Тамара наконец перестала конвульсивно вздрагивать; тогда Панкратов чуть отстранился и взглянул на нее. Лицо оставалось очень бледным, однако следа ожогов уже не было заметно. Он покосился на ее руки – ожоги исчезли и с них. И с ног сошли волдыри – минут пять еще подержались красноватые пятна, но вскоре и они пропали.
Саша пару раз зевнул – и заснул, положив голову на плечо Панкратова.
Только сейчас Виктор заметил, что на шее мальчика надет старенький медный крестик на черном шелковом шнурке, а из кармана торчит тот самый кожаный мешочек, который выпал из тетради. Значит, в мешочке был крест. И Саша об этом знал заранее. «Книжка и крестик», – сказал он, когда Панкратов пытался угадать, что в свертке.
Ну ладно, про «книжку» он мог угадать, нащупав ее через брезент, а как про крестик можно было угадать?!

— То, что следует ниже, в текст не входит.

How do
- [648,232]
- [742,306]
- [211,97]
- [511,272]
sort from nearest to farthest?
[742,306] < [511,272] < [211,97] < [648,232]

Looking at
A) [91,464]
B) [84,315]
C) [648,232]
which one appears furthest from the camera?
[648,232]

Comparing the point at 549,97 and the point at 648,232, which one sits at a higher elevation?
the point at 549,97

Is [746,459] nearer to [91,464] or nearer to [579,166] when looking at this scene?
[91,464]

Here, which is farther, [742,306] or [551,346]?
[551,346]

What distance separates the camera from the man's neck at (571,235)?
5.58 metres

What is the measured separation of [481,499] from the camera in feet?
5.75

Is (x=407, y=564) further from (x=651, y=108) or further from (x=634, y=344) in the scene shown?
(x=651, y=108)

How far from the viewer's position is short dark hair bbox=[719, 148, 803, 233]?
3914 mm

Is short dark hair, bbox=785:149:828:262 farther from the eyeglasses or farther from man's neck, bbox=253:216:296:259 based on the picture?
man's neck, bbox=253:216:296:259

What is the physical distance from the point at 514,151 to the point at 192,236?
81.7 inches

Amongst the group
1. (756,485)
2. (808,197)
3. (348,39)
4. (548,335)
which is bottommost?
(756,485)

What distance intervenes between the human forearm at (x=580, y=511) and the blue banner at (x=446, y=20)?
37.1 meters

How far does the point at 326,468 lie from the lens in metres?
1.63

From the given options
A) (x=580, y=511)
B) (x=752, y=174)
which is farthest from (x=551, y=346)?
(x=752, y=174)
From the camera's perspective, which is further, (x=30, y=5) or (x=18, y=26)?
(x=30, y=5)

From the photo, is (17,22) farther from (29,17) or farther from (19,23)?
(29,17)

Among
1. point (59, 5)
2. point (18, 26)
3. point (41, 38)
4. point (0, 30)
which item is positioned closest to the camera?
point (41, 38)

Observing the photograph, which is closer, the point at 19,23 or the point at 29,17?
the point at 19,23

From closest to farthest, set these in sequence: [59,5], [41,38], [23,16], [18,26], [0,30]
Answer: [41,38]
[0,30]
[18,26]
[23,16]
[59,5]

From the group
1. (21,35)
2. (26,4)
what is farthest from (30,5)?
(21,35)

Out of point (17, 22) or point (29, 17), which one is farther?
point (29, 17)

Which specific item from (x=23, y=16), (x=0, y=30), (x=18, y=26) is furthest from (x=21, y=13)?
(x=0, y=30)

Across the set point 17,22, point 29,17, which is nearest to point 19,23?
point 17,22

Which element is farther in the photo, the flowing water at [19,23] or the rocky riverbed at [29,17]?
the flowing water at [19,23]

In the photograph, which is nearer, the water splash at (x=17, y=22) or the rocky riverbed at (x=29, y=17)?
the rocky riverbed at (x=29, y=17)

Панкратов и Тамара переглянулись, не только ничего не понимая, но и не желая даже пытаться хоть что-то понять, не желая вообще пускаться в какие-то объяснения.
К их великому изумлению, тетя Наташа тоже обошла молчанием случившееся и спокойно пригласила всех за стол.
Было чуть за полдень, но проголодаться успели крепко, отчасти от пережитого волнения. Саша, впрочем, спал; его решили не будить, отнесли в спаленку и положили на хозяйкину кровать.
Только сели за стол, как оборвалась музыка, лившаяся из тарелки громкоговорителя, висевшей на столбе практически рядом с домом тети Наташи, и торжественный голос Левитана объявил, что сейчас будет передано правительственное сообщение. И Панкратов вдруг почувствовал, что Саша запросился сегодня в «Соколики» и полез доставать странную тетрадку из-под печки в «завалинах» именно потому, что сейчас выступит народный комиссар иностранных дел СССР Молотов и скажет советской стране и советскому народу нечто настолько страшное, что перевернет жизнь всех и каждого и поставит лицом к лицу с чем-то необратимым и неуправляемым, а все минувшие события сделает незначительными, и если кто-то не успел совершить что-то жизненно важное, он должен поспешить.
Вот так и Саша поспешил…
Спустя несколько мгновений Панкратов, Тамара и тетя Наташа, онемев от ужаса, узнали о том, что ночью германские войска без объявления войны перешли границу СССР и обрушили на города и села бомбовые удары.
– Наше дело правое. Враг будет разбит. Победа будет за нами! – закончил свою речь Молотов, и все трое еще несколько минут безмолвно просидели за столом, пытаясь осмыслить то, с чем вдруг столкнула их судьба.
Потом начали спешно собираться в Москву, даже недоев: Панкратову теперь следовало явиться на призывной пункт как медработнику и предстояло решать, как теперь быть, что делать Тамаре и Саше.
– Неужели Москву будут бомбить? – дрожащим голосом спросила Тамара.
Панкратов мрачно пожал плечами.
– Если что, перебирайтесь ко мне! – горячо предложила тетя Наташа, протягивая Тамаре корзинку с клубникой и авоську с морковкой и свеклой, выдернутыми второпях. – Кому мы тут нужны, в нашей глуши деревенской? На нас и бомбы тратить жалко будет!
Саша вдруг проснулся и расплакался; успокоили его только в трамвае, когда отъехали от Сокольников уже довольно далеко.
Из записок Грозы
Хоть и сказал некогда Саровский Святой, что от молчания еще никто не раскаивался, я все же решил свое молчание, наконец, нарушить и описать то, что происходило тогда, в апреле 1927 года, в Сарове. К этому меня подтолкнули Вальтер и Лиза, самые близкие мне люди. Удивительно, до чего же четко все запомнилось, а ведь уже десять лет прошло! Гедеон, я слышал, сгинул где-то в Казахстане, в лагере. Судьба отца Киприана так же трагична. Святые мученики! Вечная вам память.